== Items listed in a dataset ==
..........

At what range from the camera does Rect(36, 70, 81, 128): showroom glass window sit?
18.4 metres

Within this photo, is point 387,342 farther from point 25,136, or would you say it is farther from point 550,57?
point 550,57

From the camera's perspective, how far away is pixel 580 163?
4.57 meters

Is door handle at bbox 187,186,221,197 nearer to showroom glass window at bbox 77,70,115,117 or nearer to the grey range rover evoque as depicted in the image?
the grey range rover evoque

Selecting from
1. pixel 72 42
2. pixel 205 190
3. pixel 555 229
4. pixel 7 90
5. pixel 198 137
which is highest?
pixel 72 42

..........

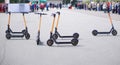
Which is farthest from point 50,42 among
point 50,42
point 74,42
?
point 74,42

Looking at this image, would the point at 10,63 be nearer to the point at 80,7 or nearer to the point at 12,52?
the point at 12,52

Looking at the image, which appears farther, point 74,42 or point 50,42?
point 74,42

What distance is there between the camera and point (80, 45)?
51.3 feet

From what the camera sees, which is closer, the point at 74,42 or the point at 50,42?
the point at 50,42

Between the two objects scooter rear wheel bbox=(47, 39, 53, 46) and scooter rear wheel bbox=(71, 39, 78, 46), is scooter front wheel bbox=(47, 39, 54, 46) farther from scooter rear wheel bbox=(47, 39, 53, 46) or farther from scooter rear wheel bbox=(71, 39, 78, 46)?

..........

== Your objective ==
Can you rewrite everything in the listing from the line containing "Which is farthest from point 50,42 among" down to the line containing "Between the two", changing "camera" to "viewer" and leaving all else as it is?

== Output of the task ==
Which is farthest from point 50,42 among
point 50,42
point 74,42
?
point 74,42

Looking at this image, would the point at 10,63 be nearer to the point at 80,7 or nearer to the point at 12,52?
the point at 12,52

Looking at the image, which appears farther, point 74,42 or point 50,42?
point 74,42

What distance is there between the viewer and point (80, 45)?
51.3 feet

From what the viewer sees, which is closer, the point at 74,42 or the point at 50,42?
the point at 50,42

Between the two objects scooter rear wheel bbox=(47, 39, 53, 46) and scooter rear wheel bbox=(71, 39, 78, 46), is scooter front wheel bbox=(47, 39, 54, 46) farther from scooter rear wheel bbox=(47, 39, 53, 46) or farther from scooter rear wheel bbox=(71, 39, 78, 46)?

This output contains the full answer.